The present functional results are consistent with those of Pompe et al.,23 who studied 14 hips with SAA and reported an increase in HHS from 60/100 to 93/100 at a mean four years’ follow-up, and of Su et al.,21 who reported a rise in HHS from 74.7 to 92.7 at a mean 6.6 years’ follow-up (range, 1-12.3 years) in 16 hips with SAA. The main improvement was in pain, and these two studies considered SAA an effective treatment for painful residual dysplastic hip in adolescents and young adults.
Unfortunately, there were several biases in the present study. First, hip dysplasia in adults is becoming rare because of improvement in the management of childhood dysplasia. Risk factors are known, and an international survey of pediatric orthopedic surgeons found a consensus in favor of clinical examination to diagnose developmental hip dysplasia in early infancy.24 Ultrasound enables earlier neonatal screening,25 with early treatment by Pavlik harness,26 for example. The present study was retrospective, and possible memory bias in the subjective evaluation of the quality of life is to be considered.

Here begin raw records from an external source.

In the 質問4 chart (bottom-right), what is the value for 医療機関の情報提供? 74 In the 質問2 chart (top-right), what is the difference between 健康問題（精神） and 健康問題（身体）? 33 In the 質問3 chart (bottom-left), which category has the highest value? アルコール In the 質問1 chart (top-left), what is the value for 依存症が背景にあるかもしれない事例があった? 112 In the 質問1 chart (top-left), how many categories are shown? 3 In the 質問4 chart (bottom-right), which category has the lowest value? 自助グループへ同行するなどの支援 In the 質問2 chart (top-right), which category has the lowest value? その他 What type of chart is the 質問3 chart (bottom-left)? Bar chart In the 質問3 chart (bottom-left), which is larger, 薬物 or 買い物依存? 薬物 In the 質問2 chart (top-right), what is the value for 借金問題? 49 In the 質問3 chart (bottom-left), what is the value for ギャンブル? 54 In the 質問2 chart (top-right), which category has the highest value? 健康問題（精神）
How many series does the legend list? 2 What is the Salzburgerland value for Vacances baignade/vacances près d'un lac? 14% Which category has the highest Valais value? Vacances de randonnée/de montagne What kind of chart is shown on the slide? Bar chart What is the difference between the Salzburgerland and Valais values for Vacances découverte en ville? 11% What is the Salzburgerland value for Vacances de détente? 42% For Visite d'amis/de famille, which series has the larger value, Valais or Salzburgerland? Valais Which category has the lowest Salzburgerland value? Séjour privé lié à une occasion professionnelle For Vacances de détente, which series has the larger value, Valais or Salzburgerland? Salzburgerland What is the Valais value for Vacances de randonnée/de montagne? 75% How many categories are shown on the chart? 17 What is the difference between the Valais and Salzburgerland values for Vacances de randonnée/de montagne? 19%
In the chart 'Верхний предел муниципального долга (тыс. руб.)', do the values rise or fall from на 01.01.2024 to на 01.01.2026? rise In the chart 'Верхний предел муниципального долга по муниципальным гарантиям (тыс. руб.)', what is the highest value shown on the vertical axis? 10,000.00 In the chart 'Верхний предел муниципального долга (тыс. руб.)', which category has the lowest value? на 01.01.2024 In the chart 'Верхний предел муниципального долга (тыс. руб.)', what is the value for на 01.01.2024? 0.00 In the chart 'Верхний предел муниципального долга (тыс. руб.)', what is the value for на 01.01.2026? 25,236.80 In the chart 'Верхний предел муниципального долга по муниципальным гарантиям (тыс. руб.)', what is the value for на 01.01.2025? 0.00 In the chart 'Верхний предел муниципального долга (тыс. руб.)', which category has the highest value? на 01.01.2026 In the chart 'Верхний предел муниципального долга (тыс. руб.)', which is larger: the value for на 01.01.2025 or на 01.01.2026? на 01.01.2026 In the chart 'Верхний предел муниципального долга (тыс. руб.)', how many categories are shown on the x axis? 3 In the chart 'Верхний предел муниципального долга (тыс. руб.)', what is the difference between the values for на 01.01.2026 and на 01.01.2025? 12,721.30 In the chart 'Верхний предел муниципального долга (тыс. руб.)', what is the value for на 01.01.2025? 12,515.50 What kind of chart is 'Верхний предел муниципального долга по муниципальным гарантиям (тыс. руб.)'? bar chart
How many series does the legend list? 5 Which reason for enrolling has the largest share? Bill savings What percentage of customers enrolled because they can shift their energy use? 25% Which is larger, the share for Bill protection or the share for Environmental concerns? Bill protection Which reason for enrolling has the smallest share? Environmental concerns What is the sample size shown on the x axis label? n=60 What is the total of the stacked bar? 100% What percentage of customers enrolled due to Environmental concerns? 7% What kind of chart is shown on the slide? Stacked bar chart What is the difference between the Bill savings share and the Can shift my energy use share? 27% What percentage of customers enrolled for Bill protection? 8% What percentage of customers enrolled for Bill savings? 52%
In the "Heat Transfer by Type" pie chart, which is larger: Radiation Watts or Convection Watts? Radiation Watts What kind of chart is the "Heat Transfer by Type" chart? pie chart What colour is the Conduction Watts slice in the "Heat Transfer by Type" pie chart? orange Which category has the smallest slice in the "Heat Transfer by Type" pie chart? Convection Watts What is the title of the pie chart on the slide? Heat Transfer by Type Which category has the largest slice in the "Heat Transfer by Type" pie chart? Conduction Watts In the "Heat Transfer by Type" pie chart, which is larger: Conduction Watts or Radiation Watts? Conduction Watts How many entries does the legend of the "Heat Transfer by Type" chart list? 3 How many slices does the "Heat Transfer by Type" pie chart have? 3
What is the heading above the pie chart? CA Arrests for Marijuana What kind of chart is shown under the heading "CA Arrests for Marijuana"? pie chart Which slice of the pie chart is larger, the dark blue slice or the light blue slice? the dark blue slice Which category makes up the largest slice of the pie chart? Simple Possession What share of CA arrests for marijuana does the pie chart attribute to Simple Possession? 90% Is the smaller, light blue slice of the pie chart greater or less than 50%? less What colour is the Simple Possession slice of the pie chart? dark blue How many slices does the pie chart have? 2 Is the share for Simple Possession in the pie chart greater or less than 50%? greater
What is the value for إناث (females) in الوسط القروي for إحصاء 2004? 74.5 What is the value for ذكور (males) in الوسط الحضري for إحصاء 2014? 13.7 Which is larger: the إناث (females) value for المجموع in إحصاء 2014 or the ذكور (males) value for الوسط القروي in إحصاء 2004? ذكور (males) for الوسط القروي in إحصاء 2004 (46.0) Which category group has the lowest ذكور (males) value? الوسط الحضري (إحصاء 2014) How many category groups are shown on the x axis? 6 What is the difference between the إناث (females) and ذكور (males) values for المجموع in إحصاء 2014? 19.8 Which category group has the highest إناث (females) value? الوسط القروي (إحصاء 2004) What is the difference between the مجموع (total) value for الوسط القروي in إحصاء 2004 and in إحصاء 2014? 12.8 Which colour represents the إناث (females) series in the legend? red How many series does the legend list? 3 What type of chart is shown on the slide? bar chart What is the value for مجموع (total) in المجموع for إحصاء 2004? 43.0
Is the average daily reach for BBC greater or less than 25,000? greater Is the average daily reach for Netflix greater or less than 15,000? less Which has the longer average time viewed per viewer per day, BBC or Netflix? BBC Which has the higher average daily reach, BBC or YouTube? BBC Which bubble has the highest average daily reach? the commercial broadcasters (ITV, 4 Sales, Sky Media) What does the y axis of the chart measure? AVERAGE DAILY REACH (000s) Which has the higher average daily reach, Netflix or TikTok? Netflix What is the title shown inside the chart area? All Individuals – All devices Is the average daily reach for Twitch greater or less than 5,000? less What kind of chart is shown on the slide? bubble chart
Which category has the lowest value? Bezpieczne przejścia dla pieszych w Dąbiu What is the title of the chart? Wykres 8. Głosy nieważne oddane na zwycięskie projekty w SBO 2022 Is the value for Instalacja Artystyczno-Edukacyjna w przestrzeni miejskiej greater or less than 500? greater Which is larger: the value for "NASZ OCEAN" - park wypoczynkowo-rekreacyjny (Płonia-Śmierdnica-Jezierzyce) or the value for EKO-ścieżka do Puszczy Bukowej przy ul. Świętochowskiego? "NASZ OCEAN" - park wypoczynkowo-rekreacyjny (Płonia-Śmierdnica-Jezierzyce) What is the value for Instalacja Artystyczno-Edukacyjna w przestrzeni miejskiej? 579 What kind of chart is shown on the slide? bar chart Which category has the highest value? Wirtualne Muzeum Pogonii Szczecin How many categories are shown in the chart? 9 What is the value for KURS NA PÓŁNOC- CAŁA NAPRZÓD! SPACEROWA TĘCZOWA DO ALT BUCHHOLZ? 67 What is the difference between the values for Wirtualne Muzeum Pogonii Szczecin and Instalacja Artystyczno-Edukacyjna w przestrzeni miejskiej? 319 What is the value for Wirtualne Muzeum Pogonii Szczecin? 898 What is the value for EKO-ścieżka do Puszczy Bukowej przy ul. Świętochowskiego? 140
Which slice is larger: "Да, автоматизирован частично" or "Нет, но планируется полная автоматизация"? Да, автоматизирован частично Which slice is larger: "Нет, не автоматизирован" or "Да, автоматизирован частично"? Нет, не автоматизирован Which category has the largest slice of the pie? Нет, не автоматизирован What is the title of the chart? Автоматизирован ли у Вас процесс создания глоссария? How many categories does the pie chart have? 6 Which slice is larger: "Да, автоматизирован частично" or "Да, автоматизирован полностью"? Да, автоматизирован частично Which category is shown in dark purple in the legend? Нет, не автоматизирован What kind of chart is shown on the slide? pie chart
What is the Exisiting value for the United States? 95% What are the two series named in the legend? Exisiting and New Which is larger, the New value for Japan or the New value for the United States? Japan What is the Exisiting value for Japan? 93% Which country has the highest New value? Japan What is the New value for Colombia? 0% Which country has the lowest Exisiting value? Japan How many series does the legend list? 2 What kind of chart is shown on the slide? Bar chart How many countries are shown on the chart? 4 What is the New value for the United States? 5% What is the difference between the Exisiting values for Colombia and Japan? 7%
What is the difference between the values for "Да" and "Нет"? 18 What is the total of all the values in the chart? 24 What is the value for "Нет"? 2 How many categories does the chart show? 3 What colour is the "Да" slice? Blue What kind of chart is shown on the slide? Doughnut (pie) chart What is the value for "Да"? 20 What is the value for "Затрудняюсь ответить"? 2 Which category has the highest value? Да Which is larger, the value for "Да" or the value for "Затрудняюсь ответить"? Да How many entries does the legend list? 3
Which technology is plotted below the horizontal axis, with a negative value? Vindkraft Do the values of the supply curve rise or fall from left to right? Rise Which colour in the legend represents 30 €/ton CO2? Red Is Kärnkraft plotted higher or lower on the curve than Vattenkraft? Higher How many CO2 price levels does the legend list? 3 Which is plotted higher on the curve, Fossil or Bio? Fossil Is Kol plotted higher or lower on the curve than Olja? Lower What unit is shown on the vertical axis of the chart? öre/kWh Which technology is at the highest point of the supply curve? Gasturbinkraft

Migaud et al.27 reported that conservative surgery (pelvic osteotomy with shelf19 or Chiari procedure) for congenital dysplasia of the hip did not impair subsequent THA’s functional results or survivorship. Duncan et al.28 drew the same conclusions from a systematic review of 10 studies, including 1,167 patients with pelvic and/or femoral osteotomy but no SAA.
We could imagine supplementing the present results by analyzing the influence of SAA on the functional and survival scores of THA when this is subsequently performed. SAA is still a solution that can be proposed to a dysplastic patient.
Conclusions
The present patients were young in case of low-grade (Crowe stage 1 or 2) hip dysplasia. This kind of conservative surgery allowed them to recover the acceptable quality of life, less pain, conserved autonomy, and physical and occupational activity. These results encourage us not to abandon SAA in luxating hip disease, even if total hip arthroplasty is considered in the longer term.